====== Texte d'étude ======

ETUDIANTS AFRICAINS EN FRANCE, QUEL PARCOURS?
N.D.L.R. Jusqu’à 110 000 étudiants africains s’inscrivent chaque année dans des établissements d’enseignement supérieur français (chiffres 2005-2006 ). Ce fort contingent est aussi à relativiser avec la forte mobilité des étudiants africains à l’étranger. « Les étudiants africains sont les plus mobiles au monde », explique Pierre-Antoine Gioan, responsable géographique Afrique de Campus France. « 10 % d’entre eux partent étudier dans un pays étranger. Entre 30 % et 40 % en France, puis en Afrique du Sud, aux Etats-Unis, au Royaume Uni et en Allemagne ».
Etudiants africains en France, quel parcours? par Christelle Auguste
Etudier en France n’a rien d’un séjour touristique ou d’agrément. Les rouages, les étudiants étrangers les connaissent aussi bien que la sonnerie étourdissante de leurs réveils matin. Ils sont confrontés au quotidien aux tracasseries administratives, aux suspicions et aux soucis d’argent.

====== Données fournies ======

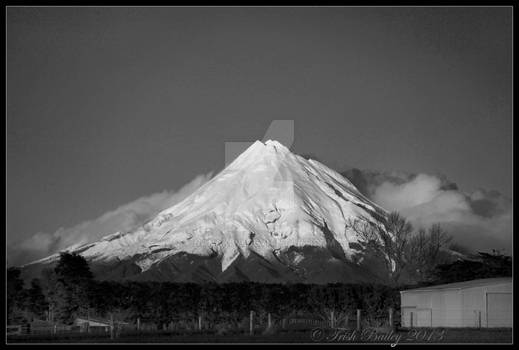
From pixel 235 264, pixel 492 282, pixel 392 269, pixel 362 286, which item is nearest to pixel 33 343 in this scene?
pixel 492 282

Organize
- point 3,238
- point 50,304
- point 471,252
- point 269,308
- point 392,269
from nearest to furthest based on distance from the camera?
point 3,238, point 50,304, point 269,308, point 392,269, point 471,252

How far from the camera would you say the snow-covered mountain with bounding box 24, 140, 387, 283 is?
2422 inches

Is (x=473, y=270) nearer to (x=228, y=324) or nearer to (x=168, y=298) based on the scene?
(x=228, y=324)

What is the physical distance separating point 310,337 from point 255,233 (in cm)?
4606

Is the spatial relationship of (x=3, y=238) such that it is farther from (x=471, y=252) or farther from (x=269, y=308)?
(x=471, y=252)

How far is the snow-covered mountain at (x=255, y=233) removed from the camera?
61531mm

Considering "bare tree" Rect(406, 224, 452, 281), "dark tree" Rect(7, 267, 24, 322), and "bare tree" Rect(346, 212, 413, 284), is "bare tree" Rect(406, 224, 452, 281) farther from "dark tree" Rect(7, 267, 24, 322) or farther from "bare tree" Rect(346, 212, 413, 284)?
"dark tree" Rect(7, 267, 24, 322)

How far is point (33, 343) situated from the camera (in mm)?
22172

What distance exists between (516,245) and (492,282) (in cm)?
517

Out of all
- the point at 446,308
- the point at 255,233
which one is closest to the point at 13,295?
the point at 446,308

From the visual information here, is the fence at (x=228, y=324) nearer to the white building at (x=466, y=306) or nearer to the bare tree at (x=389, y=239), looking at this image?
the white building at (x=466, y=306)

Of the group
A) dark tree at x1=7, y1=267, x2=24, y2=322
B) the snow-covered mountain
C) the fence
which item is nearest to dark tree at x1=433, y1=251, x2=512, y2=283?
the fence

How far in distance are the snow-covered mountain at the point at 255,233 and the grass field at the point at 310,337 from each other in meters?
33.0

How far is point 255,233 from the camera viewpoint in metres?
69.0
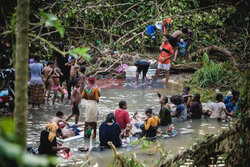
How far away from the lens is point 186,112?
941 centimetres

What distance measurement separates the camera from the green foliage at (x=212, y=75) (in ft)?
39.7

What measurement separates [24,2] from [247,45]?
11.3 m

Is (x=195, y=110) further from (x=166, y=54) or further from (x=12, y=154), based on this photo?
(x=12, y=154)

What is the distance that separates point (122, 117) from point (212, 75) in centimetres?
531

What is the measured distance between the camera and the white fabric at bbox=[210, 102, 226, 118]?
30.3 feet

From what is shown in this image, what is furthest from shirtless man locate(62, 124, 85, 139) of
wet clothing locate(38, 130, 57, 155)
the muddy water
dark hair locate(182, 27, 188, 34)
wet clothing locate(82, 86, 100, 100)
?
dark hair locate(182, 27, 188, 34)

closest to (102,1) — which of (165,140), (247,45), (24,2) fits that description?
(247,45)

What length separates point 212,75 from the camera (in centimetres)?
1231

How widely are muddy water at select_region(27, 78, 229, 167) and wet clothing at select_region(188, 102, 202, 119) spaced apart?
169 millimetres

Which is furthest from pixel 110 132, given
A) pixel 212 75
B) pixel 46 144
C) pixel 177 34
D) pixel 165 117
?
pixel 177 34

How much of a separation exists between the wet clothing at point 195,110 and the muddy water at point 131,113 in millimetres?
169

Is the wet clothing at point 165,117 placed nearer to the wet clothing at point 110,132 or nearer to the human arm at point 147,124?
the human arm at point 147,124

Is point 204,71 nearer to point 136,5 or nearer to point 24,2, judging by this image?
point 136,5

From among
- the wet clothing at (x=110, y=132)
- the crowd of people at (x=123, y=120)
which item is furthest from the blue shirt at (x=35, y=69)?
the wet clothing at (x=110, y=132)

======

§ **Consigne**
Poursuivez le texte sur les étudiants africains en France à partir de sa dernière phrase.

§ **Réponse**
Un étudiant étranger pour dix Français
Dossiers verts pour les étrangers résidants d’un côté, dossiers blancs transmis par les consulats, de l’autre. Dernières vérifications au bureau des admissions des étudiants étrangers de l’université Paris 8 avant le départ en vacances. Patrick Saint-Léger, le responsable, reçoit quotidiennement plusieurs demandes de renseignements provenant de l’étranger. Avec un étudiant étranger pour 10 Français, la France reste la troisième destination études au monde après les Etats-Unis et la Grande-Bretagne. Parmi ses plus grands prétendants : le Maghreb et l’Afrique noire. A Paris 8, la moyenne d’étudiants originaires de ce continent est une des plus élevée. Dans cette université de banlieue, la grisaille des murs contraste avec le métissage ambiant. Près de 3 étudiants sur 10 sont de nationalité étrangère hors Union européenne. Entre le téléphone et son PC, Patrick Saint-Léger, parcourt quelques dossiers de pré-inscription en première année qu’il a en charge de gérer. « Les demandes doublent d’une année sur l’autre », souligne ce responsable. Avec la libéralisation des frontières, au Maroc, ces deux dernières années et sa longue tradition d’accueil d’étudiants étrangers, l’université fait face à un nouvel afflux.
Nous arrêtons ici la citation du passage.